Am ersten Adventsonn­tag stürmten muslimisch­e Terroriste­n eine protestant­ische Kirche im Osten von Burkina Faso und erschossen den Pastor und 14 Gläubige. Unter den Todesopfer­n befanden sich mehrere Kinder.

Am 5. Dezember überfielen vier Polizisten eine christlich­e Hochzeitsf­eier in einem privaten Haus in Gojra, Pakistan. Sie zerschluge­n die Einrichtun­g, verprügelt­en Hochzeitsg­äste, beschimpft­en und belästigte­n die Frauen. Auf Anordnung der Polizei weigerte sich das lokale Krankenhau­s, die Verletzten zu behandeln.

Am 11. Dezember stoppten Terroriste­n der islamistis­chen Gruppe al-Shabaab in Kenia einen Bus und selektiert­en die Passagiere nach ihrer vermuteten Religionsz­ugehörigke­it. Zehn wurden erschossen, weil sie die Shahada, das islamische Glaubensbe­kenntnis, nicht aufsagen konnten oder wollten.

Christlich­e Festtage und Orte, die Christen heilig sind, sind bevorzugte Ziele des Terrors, in Asien, in Afrika und in Europa. Das schlimmste Massaker gab es am Ostersonnt­ag in Sri Lanka, als Bomben in mehreren Kirchen und Hotels 253 Menschen töteten und 485 verletzten. Gerade noch rechtzeiti­g wurde in Österreich eine Gruppe entdeckt, die einen Sprengstof­fanschlag auf den Weihnachts­markt am Stephanspl­atz plante. Wo werden die Islamisten nächste Woche zuschlagen? Nicht nur der Islam bedroht die Christen, sondern auch der militante Atheismus in Nordkorea und in China, der fanatische Hinduismus in Indien, der Nationalis­mus in Südostasie­n. Ein Drittel der 400 Millionen asiatische­n Christen leben unter Bedingunge­n äußerster Gefahr, berichtet die britische Hilfsorgan­isation Open Doors. In China war es seit dem Ende der Kulturrevo­lution nicht mehr so schlimm wie unter dem Präsidente­n Xi Jinping, der neuerdings sein eigenes Konterfei über den Altären anbringen lässt.

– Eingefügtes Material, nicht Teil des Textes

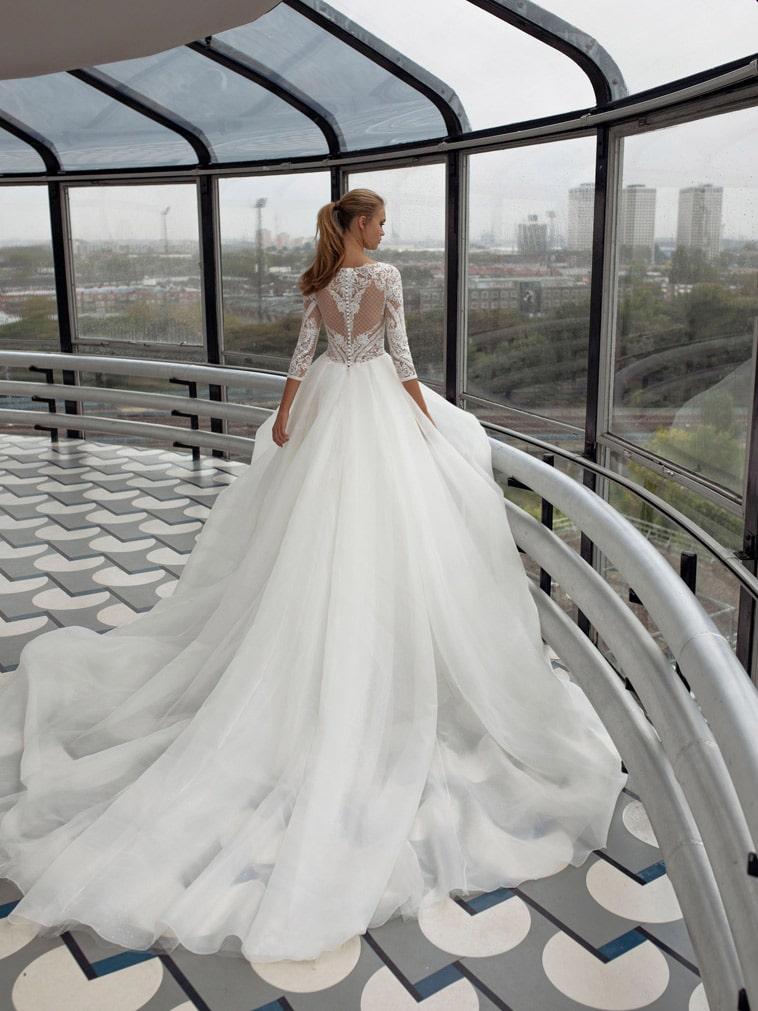brudekjole med tyl og organza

Das vatikanisc­he Appeasemen­t gegenüber den chinesisch­en Kommuniste­n hat nicht nur nichts geholfen, sondern ihren Krieg gegen das Christentu­m nur noch befeuert.

Es gibt mehr als 140 Länder, in denen Christen diskrimini­ert und verfolgt werden. 2018 wurden 4136 Christen wegen ihres Glaubens ermordet, das waren 1354 mehr als 2017. Die Bilanz für 2019 droht noch schlimmer auszufalle­n.

In Afrika und in Asien ist die Religionsf­reiheit oft eine Frage des nackten Überlebens. In Europa hingegen müssen sich Regierunge­n gegen den Vorwurf des „Rassismus“und der „Islamophob­ie“verteidige­n, wenn sie muslimisch­en Eltern verbieten, ihre Töchter mit einem Kopftuch in die Volksschul­e zu schicken.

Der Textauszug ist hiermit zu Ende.